***** DATA FOR PROCESSING *****

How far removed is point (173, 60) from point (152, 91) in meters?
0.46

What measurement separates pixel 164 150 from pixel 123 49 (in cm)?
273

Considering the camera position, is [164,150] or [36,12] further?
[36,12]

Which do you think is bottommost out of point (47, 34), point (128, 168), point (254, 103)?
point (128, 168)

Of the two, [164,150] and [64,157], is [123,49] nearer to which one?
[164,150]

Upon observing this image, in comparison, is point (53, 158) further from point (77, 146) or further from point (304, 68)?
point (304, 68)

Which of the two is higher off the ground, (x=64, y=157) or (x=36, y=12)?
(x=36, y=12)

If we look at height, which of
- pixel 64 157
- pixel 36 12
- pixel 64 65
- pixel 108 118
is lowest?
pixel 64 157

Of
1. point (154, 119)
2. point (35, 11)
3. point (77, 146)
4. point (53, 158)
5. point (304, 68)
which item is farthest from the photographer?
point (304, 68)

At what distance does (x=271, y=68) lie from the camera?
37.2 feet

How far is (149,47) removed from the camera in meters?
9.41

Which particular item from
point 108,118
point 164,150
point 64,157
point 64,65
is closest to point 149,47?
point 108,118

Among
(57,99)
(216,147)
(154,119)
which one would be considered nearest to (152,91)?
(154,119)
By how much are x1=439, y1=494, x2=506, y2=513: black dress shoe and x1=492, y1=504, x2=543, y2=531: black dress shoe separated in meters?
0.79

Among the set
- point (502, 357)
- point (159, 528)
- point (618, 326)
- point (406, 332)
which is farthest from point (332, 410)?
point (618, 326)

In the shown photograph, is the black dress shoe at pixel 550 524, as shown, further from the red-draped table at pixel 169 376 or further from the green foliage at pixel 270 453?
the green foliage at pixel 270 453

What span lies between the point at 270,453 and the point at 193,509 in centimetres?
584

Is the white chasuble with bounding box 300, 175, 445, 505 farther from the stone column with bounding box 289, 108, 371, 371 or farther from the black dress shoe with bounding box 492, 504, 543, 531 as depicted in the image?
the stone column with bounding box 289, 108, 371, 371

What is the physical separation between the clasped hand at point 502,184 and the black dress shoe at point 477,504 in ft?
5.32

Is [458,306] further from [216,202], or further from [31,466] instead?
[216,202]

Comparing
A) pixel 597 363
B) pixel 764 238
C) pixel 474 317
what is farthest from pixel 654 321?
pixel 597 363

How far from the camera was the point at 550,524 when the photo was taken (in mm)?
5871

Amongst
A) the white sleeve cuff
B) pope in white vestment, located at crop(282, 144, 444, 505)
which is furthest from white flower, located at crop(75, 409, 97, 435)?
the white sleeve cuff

*****

Starting with the line that contains "What is the", copy out every line through the last line above, keeping each one unchanged.

What is the physical separation between the clasped hand at point 502,184 and the black dress shoe at point 477,504 in ft?
5.32

Is [458,306] further from [216,202], or further from [31,466] instead?
[216,202]

Comparing
A) pixel 597 363
B) pixel 764 238
C) pixel 474 317
what is farthest from pixel 654 321?
pixel 597 363

How far from the camera was the point at 550,524 when the photo was taken (in mm)?
5871

Amongst
A) the white sleeve cuff
B) pope in white vestment, located at crop(282, 144, 444, 505)
which is furthest from white flower, located at crop(75, 409, 97, 435)?
the white sleeve cuff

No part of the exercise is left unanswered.